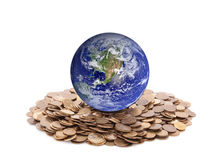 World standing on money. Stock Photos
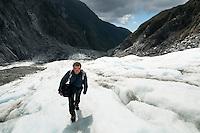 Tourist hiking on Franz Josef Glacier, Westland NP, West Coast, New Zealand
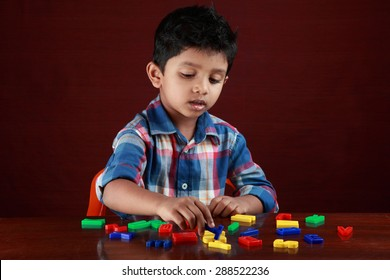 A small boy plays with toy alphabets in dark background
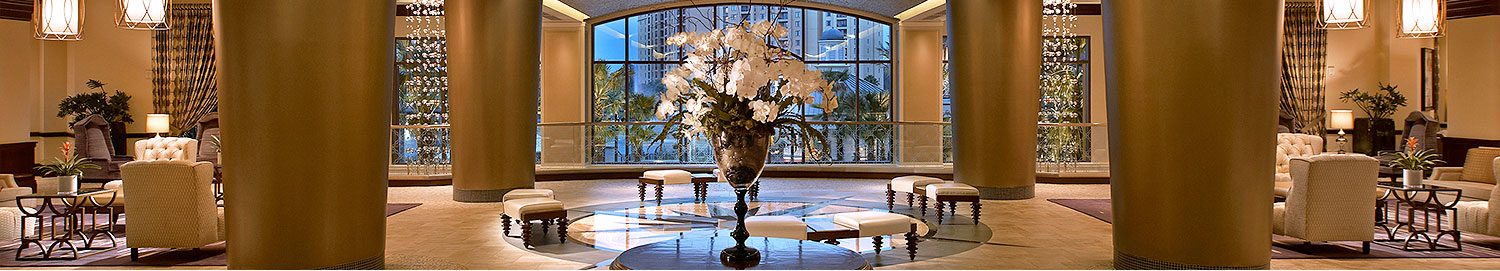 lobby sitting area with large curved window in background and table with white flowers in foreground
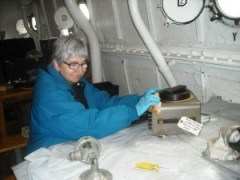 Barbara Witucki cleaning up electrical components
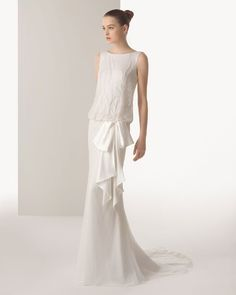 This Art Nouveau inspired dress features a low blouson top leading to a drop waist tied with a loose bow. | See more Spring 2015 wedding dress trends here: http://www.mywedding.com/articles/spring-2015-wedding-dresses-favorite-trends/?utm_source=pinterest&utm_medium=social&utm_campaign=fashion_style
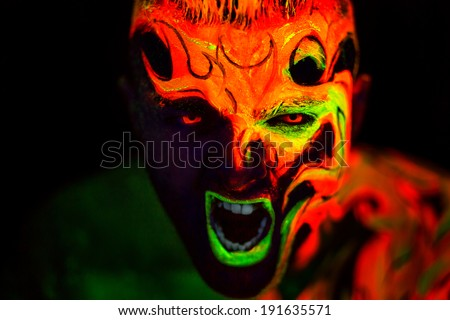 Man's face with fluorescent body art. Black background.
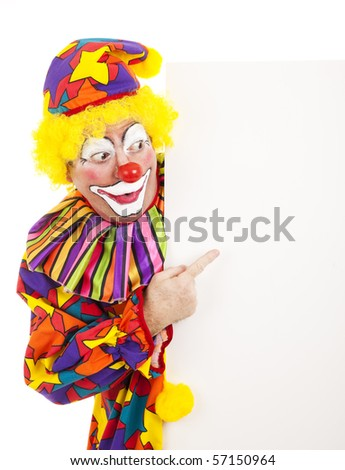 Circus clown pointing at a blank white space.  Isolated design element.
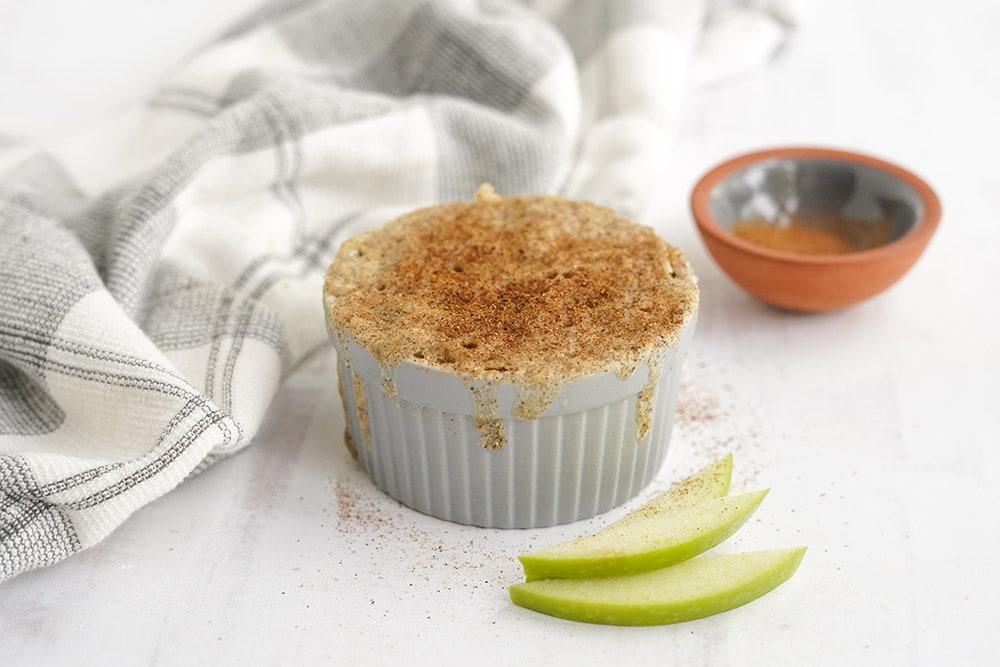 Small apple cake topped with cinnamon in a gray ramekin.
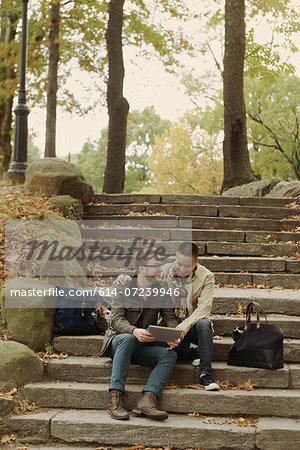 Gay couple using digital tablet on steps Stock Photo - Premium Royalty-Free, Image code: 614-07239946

※

* _GOAL OF THE EXERCISE_: Copy out the data above to the letter, and keep every picture out of it.

* _ANSWER_:
 World standing on money. Stock Photos
 Tourist hiking on Franz Josef Glacier, Westland NP, West Coast, New Zealand
 A small boy plays with toy alphabets in dark background
 lobby sitting area with large curved window in background and table with white flowers in foreground
 Barbara Witucki cleaning up electrical components
 This Art Nouveau inspired dress features a low blouson top leading to a drop waist tied with a loose bow. | See more Spring 2015 wedding dress trends here: http://www.mywedding.com/articles/spring-2015-wedding-dresses-favorite-trends/?utm_source=pinterest&utm_medium=social&utm_campaign=fashion_style
 Man's face with fluorescent body art. Black background.
 Circus clown pointing at a blank white space.  Isolated design element.
 Small apple cake topped with cinnamon in a gray ramekin.
 Gay couple using digital tablet on steps Stock Photo - Premium Royalty-Free, Image code: 614-07239946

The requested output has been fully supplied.